Records shown =>

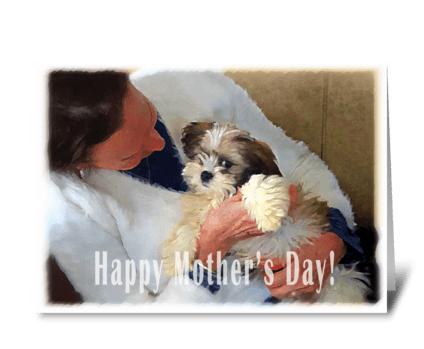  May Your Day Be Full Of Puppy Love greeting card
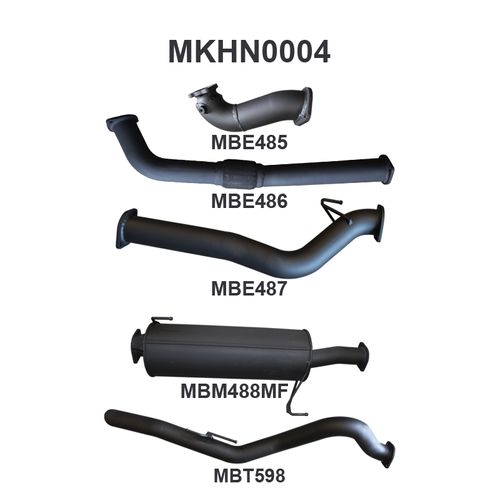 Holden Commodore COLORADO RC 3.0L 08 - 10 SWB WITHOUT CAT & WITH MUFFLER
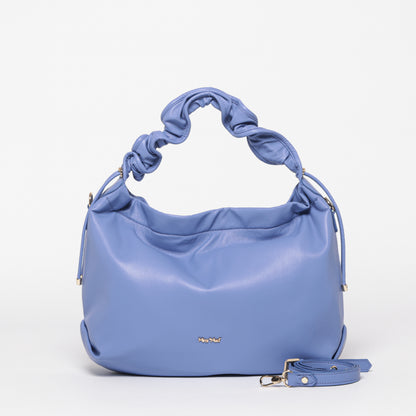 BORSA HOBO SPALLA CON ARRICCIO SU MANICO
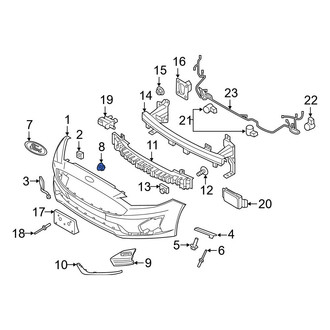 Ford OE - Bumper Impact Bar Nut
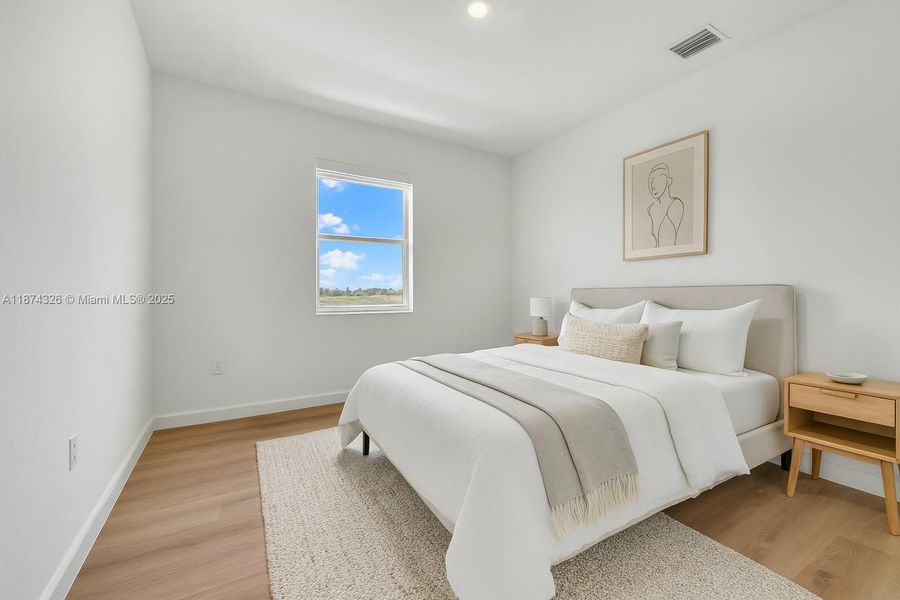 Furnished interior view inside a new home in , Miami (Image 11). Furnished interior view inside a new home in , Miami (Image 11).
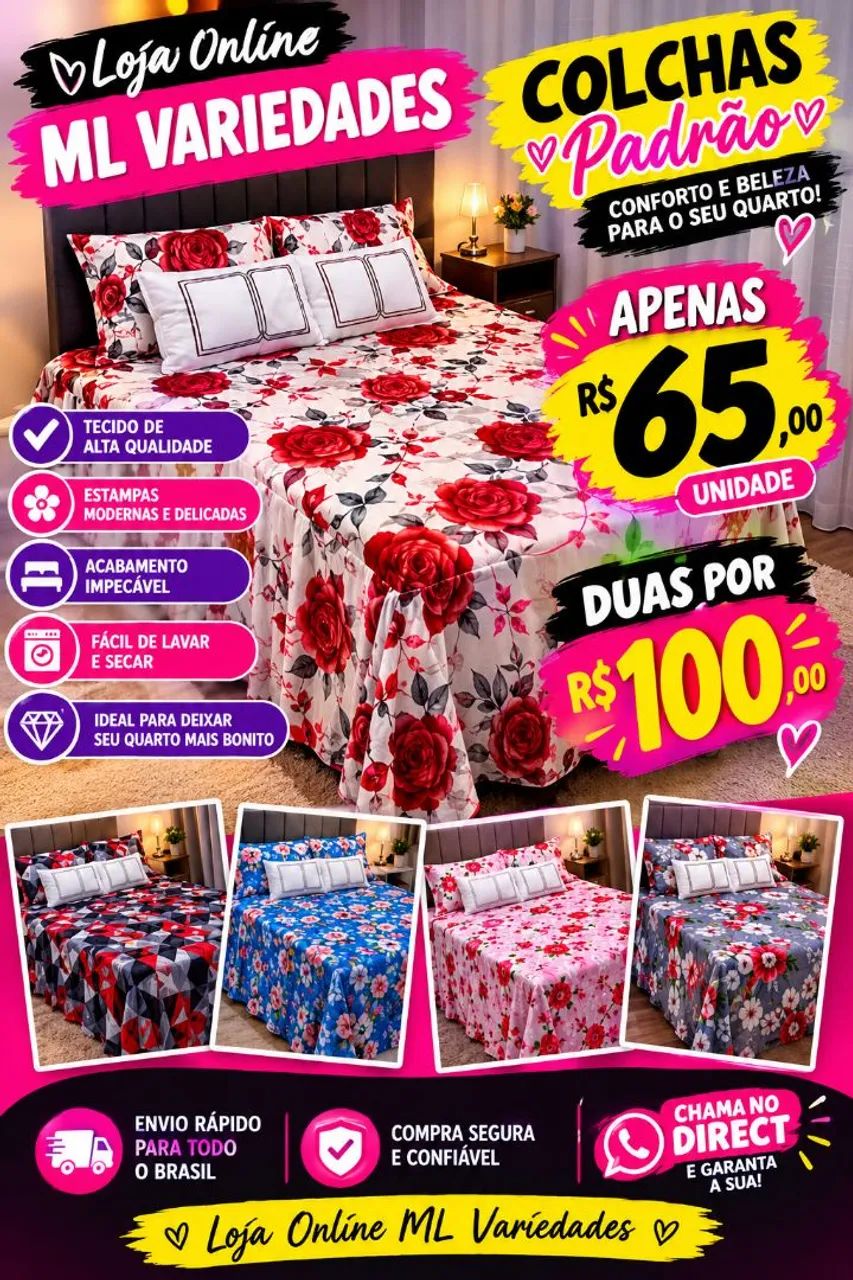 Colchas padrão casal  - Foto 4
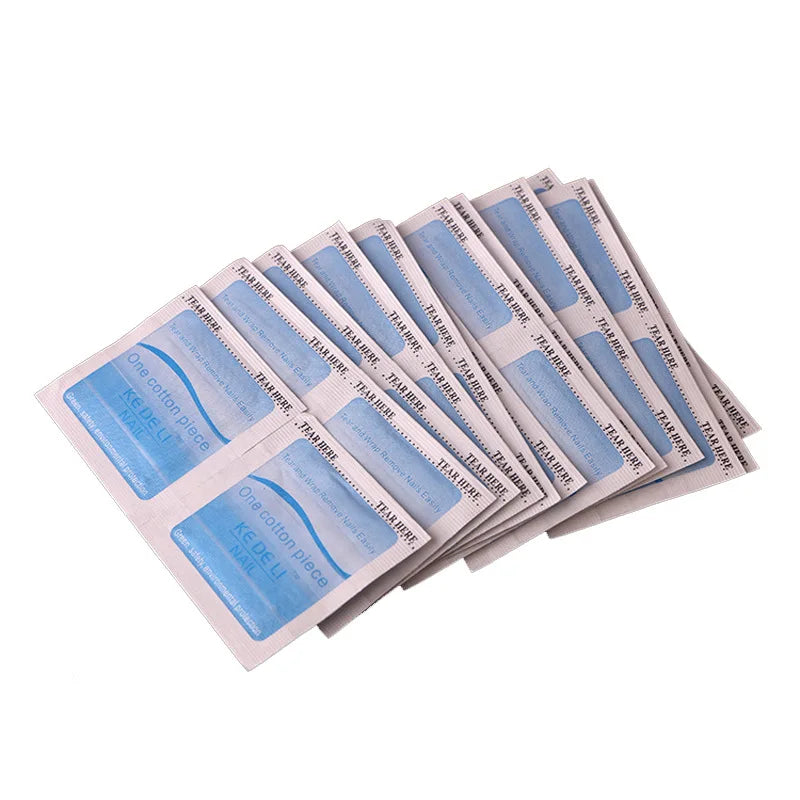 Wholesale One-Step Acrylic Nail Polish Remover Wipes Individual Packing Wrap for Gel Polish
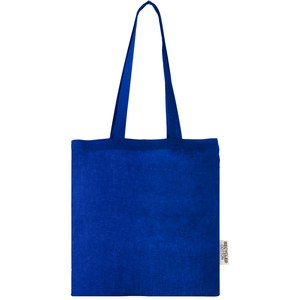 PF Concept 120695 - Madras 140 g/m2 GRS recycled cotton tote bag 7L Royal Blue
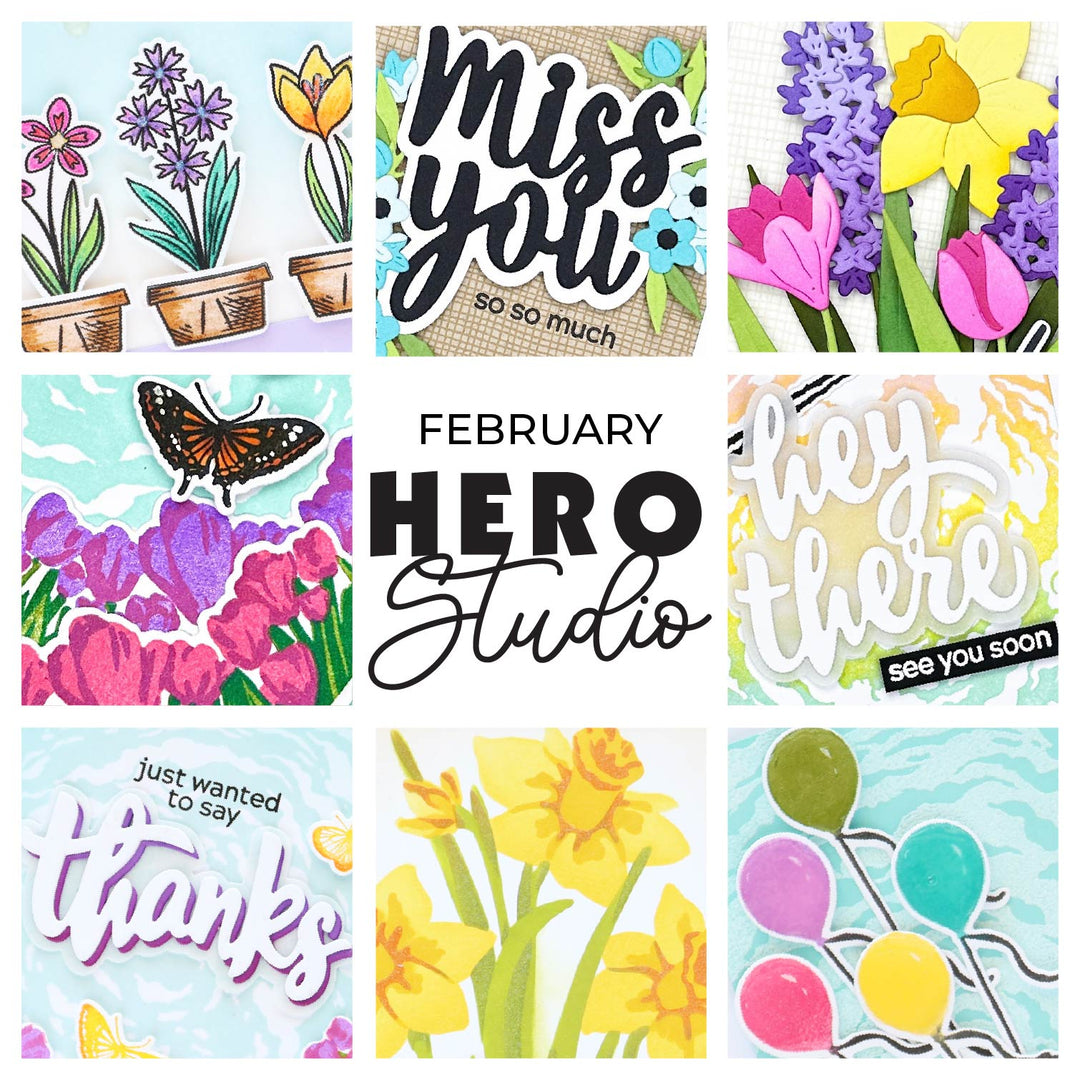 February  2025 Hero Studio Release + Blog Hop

Work to complete =>
Text only, please: give the listing again word for word with no images.

Task solution =>
  May Your Day Be Full Of Puppy Love greeting card
 Holden Commodore COLORADO RC 3.0L 08 - 10 SWB WITHOUT CAT & WITH MUFFLER
 BORSA HOBO SPALLA CON ARRICCIO SU MANICO
 Ford OE - Bumper Impact Bar Nut
 Furnished interior view inside a new home in , Miami (Image 11). Furnished interior view inside a new home in , Miami (Image 11).
 Colchas padrão casal  - Foto 4
 Wholesale One-Step Acrylic Nail Polish Remover Wipes Individual Packing Wrap for Gel Polish
 PF Concept 120695 - Madras 140 g/m2 GRS recycled cotton tote bag 7L Royal Blue
 February  2025 Hero Studio Release + Blog Hop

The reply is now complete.